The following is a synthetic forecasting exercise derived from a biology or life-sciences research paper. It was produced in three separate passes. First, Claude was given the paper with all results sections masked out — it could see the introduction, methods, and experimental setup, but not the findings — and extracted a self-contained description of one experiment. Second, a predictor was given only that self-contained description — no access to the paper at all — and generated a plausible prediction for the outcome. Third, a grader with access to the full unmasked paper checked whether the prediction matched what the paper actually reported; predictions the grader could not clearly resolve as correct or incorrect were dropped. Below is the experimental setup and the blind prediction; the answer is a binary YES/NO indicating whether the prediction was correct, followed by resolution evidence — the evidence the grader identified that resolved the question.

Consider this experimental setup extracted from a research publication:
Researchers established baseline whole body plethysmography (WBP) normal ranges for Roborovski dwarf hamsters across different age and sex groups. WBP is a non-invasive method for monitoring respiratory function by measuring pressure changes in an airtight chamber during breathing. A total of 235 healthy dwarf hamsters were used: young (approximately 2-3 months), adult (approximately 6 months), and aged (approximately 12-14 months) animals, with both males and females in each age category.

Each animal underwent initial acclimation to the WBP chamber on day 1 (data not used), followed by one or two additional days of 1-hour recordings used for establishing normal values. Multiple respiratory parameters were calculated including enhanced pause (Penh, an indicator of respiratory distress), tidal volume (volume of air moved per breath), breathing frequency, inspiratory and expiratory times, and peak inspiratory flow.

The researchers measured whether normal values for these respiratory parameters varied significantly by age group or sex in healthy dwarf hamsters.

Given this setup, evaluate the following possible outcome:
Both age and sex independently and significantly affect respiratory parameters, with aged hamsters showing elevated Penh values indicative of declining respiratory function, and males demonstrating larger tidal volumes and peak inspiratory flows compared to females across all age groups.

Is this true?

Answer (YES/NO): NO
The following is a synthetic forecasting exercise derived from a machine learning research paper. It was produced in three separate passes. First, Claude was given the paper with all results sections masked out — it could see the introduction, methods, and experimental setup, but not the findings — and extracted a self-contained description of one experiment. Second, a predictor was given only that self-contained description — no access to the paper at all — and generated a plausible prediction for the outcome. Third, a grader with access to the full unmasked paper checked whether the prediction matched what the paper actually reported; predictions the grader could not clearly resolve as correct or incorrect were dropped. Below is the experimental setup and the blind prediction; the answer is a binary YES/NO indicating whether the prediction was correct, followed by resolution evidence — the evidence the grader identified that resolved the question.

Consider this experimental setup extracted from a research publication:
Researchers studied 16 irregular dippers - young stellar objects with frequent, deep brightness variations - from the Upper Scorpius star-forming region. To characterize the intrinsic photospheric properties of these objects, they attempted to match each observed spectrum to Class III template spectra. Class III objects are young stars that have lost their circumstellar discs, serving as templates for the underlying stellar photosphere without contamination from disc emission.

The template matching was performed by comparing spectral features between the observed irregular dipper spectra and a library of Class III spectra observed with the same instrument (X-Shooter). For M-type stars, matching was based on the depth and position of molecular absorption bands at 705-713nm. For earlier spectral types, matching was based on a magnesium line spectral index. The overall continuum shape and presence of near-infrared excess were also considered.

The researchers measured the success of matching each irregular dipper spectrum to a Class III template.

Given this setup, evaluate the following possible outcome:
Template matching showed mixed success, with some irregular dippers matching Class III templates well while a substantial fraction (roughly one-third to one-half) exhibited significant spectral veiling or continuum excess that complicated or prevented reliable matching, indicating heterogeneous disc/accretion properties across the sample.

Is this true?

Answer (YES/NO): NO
━━━━━━━━━━━━━━━━━━━━━━━━━━━━━━
-- EXERCISE BRIEF --
Each entry needs to be copied out exactly as written.

-- SOLUTION TO THIS EXERCISE --
The following is a synthetic forecasting exercise derived from a biology or life-sciences research paper. It was produced in three separate passes. First, Claude was given the paper with all results sections masked out — it could see the introduction, methods, and experimental setup, but not the findings — and extracted a self-contained description of one experiment. Second, a predictor was given only that self-contained description — no access to the paper at all — and generated a plausible prediction for the outcome. Third, a grader with access to the full unmasked paper checked whether the prediction matched what the paper actually reported; predictions the grader could not clearly resolve as correct or incorrect were dropped. Below is the experimental setup and the blind prediction; the answer is a binary YES/NO indicating whether the prediction was correct, followed by resolution evidence — the evidence the grader identified that resolved the question.

Consider this experimental setup extracted from a research publication:
Researchers established baseline whole body plethysmography (WBP) normal ranges for Roborovski dwarf hamsters across different age and sex groups. WBP is a non-invasive method for monitoring respiratory function by measuring pressure changes in an airtight chamber during breathing. A total of 235 healthy dwarf hamsters were used: young (approximately 2-3 months), adult (approximately 6 months), and aged (approximately 12-14 months) animals, with both males and females in each age category.

Each animal underwent initial acclimation to the WBP chamber on day 1 (data not used), followed by one or two additional days of 1-hour recordings used for establishing normal values. Multiple respiratory parameters were calculated including enhanced pause (Penh, an indicator of respiratory distress), tidal volume (volume of air moved per breath), breathing frequency, inspiratory and expiratory times, and peak inspiratory flow.

The researchers measured whether normal values for these respiratory parameters varied significantly by age group or sex in healthy dwarf hamsters.

Given this setup, evaluate the following possible outcome:
Both age and sex independently and significantly affect respiratory parameters, with aged hamsters showing elevated Penh values indicative of declining respiratory function, and males demonstrating larger tidal volumes and peak inspiratory flows compared to females across all age groups.

Is this true?

Answer (YES/NO): NO
The following is a synthetic forecasting exercise derived from a machine learning research paper. It was produced in three separate passes. First, Claude was given the paper with all results sections masked out — it could see the introduction, methods, and experimental setup, but not the findings — and extracted a self-contained description of one experiment. Second, a predictor was given only that self-contained description — no access to the paper at all — and generated a plausible prediction for the outcome. Third, a grader with access to the full unmasked paper checked whether the prediction matched what the paper actually reported; predictions the grader could not clearly resolve as correct or incorrect were dropped. Below is the experimental setup and the blind prediction; the answer is a binary YES/NO indicating whether the prediction was correct, followed by resolution evidence — the evidence the grader identified that resolved the question.

Consider this experimental setup extracted from a research publication:
Researchers studied 16 irregular dippers - young stellar objects with frequent, deep brightness variations - from the Upper Scorpius star-forming region. To characterize the intrinsic photospheric properties of these objects, they attempted to match each observed spectrum to Class III template spectra. Class III objects are young stars that have lost their circumstellar discs, serving as templates for the underlying stellar photosphere without contamination from disc emission.

The template matching was performed by comparing spectral features between the observed irregular dipper spectra and a library of Class III spectra observed with the same instrument (X-Shooter). For M-type stars, matching was based on the depth and position of molecular absorption bands at 705-713nm. For earlier spectral types, matching was based on a magnesium line spectral index. The overall continuum shape and presence of near-infrared excess were also considered.

The researchers measured the success of matching each irregular dipper spectrum to a Class III template.

Given this setup, evaluate the following possible outcome:
Template matching showed mixed success, with some irregular dippers matching Class III templates well while a substantial fraction (roughly one-third to one-half) exhibited significant spectral veiling or continuum excess that complicated or prevented reliable matching, indicating heterogeneous disc/accretion properties across the sample.

Is this true?

Answer (YES/NO): NO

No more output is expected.